O nó urdido pelo mistério por quase 300 anos desenlaçou-se após a Guerra da Independência do México entre 1810 e 1821. A dupla nopal/cochonilha ganhou novos territórios, nomeadamente na Guatemala e nas Ilhas Canárias. Em 1869, um novo corante sintético, a alizarina (antes proveniente da raiz de garança) alcançou escala industrial. De cor mais duradoura e mais barato, destronou a cochonilha e um comércio milionário.

Volvidos perto de 500 anos desde o encontro da Europa com a cochonilha das Américas, o inseto continua a habitar o nosso quotidiano. O belo tom carmim conquistou o seu quinhão como corante natural em iogurtes, bebidas alcoólicas, gelatinas, gelados, enchidos, entre outros. A Dactylopius coccus subsiste no século XXI com o código E120 na lista de aditivos alimentares.
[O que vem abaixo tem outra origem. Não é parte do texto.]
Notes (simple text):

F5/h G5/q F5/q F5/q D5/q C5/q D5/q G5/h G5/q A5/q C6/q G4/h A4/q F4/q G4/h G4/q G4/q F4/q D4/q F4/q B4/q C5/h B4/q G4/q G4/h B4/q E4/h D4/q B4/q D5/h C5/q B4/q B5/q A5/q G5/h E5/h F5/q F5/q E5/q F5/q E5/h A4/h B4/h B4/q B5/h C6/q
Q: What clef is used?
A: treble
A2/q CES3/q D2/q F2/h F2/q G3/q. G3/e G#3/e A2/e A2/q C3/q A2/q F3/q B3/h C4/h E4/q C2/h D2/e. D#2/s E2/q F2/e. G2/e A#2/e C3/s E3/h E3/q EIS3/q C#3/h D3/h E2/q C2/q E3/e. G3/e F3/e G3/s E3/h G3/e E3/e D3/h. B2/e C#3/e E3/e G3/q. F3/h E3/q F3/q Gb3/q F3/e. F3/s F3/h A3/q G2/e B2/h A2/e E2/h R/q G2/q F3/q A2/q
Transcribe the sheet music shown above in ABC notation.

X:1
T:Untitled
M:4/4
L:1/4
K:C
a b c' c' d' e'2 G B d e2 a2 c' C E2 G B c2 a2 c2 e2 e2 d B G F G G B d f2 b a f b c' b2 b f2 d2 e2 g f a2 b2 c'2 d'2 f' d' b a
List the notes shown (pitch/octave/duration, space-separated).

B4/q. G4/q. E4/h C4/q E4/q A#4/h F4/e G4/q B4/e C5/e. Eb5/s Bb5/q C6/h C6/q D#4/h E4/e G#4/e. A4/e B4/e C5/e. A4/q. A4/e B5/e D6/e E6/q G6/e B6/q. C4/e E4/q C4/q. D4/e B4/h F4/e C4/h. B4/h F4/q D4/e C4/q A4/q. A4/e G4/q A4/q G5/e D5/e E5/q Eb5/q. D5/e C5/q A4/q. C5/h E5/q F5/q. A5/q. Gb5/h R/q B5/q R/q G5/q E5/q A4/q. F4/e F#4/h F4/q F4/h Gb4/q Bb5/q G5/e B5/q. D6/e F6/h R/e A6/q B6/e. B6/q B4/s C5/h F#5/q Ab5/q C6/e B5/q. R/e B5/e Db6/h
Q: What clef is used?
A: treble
A introdução na Europa da cochinilha americana refreou no século XVI a procura de uma matéria-prima para corante há muito colhida na região mediterrânica, onde parasita em carvalhos o Kermes vermilio. O processo de secagem do inseto produzia um corante carmesim, aplicado em pinturas rupestres no Neolítico. Na Idade Média, a produção de Kermes preponderava no sul de França e sudoeste da Península Ibérica. Labor que exigia mão de obra entregue a uma tarefa lenta. O corante resultante tinha grande procura junto de tintureiros. Tingir uma peça de pano para uma capa poderia exigir até um milhão e meio de insetos.